Prodotto nella pianura Isontina nel mese di aprile.
Occasionale, ma localmente non trascurabile, il miele di colza allo stato uniflorale viene prodotto solo in piccole quantità. Cristallizzazione rapidissima e odore che ricorda la pianta di provenienza. Nelle zone di maggiore coltivazione non sempre le famiglie d'api sono sufficientemente sviluppate per sfruttare questa risorsa: in questo caso non sarà possibile produrre miele uniflorale e il nettare della specie si mescolerà ai raccolti successivi.

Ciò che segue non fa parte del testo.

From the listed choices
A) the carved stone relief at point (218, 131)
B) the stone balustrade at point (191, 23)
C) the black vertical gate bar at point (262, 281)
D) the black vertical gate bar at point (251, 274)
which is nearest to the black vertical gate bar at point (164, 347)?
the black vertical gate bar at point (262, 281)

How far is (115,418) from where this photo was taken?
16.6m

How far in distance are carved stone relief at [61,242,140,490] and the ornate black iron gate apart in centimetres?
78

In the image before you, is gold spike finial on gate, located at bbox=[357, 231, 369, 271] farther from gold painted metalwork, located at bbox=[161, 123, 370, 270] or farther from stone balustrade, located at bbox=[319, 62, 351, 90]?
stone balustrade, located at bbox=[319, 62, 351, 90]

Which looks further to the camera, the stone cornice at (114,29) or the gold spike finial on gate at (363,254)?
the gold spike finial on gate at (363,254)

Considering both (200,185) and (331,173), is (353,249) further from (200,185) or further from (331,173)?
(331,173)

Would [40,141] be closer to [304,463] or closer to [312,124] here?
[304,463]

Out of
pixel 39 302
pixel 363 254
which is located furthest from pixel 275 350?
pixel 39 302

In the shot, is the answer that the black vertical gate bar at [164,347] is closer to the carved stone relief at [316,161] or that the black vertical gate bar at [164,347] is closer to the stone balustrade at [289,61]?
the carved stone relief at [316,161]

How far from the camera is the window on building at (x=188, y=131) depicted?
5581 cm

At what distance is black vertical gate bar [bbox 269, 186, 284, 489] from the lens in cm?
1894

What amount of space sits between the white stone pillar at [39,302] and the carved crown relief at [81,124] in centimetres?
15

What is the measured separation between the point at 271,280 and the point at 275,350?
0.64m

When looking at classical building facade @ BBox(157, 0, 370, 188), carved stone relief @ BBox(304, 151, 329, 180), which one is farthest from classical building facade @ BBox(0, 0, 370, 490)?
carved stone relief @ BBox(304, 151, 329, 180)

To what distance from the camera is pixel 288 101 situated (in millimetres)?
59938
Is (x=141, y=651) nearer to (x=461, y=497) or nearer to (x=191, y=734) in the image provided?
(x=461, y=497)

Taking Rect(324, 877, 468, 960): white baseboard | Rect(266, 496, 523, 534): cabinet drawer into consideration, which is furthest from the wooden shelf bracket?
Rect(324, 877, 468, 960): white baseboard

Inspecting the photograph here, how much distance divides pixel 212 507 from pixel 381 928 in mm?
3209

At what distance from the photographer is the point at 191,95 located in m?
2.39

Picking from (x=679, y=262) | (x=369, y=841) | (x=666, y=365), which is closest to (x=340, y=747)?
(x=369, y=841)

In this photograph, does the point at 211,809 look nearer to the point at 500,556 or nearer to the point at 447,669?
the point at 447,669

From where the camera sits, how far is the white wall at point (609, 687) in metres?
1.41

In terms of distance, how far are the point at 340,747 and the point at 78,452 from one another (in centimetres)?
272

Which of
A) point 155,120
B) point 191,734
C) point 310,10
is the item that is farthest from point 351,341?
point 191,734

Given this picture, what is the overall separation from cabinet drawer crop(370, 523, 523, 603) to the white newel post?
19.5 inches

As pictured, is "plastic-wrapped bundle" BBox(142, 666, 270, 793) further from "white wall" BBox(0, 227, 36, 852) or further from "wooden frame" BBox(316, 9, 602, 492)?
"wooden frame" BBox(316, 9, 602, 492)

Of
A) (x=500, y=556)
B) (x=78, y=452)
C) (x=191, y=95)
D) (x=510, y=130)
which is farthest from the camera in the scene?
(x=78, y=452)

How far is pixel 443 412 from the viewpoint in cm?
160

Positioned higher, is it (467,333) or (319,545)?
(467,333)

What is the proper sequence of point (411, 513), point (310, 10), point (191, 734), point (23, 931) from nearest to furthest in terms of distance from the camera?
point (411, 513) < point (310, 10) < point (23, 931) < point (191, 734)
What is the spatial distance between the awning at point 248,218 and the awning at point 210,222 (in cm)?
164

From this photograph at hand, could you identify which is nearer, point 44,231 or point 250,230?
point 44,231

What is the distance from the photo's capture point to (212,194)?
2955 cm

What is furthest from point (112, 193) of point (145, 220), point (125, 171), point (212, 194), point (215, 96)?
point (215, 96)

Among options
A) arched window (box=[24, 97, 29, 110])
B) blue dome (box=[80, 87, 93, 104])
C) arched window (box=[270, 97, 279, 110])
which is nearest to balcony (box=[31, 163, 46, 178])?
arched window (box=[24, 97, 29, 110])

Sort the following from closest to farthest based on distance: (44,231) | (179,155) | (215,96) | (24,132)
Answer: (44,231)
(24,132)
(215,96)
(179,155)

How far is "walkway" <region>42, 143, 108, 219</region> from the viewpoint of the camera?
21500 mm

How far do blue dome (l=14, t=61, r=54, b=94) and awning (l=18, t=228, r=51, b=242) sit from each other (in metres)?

Cristallizza molto rapidamente, in una massa pastosa costituita da cristalli molto fini. Il colore è ambra chiaro o ambra quando liquido, beige con tonalità grigie quando cristallizzato. All'esame olfattivo presenta un odore di media intensità o intenso, molto caratteristico, volgare, che richiama l'odore della pianta o del fiore, vegetale, di cavolo, di rapa, di verza, di paglia o di cavolo fermentati, di cipolla cotta, di formaggio fermentato, di gorgonzola, di brie, di legno marcio, di piedi. Alla degustazione presenta un sapore poco o normalmente dolce, normalmente o decisamente acido, con aroma di media intensità o intenso, molto caratteristico, che può essere descritto con gli stessi termini utilizzati per l'odore, ma generalmente più gradevole. L'aroma è mediamente persistente, a volte con retrogusto.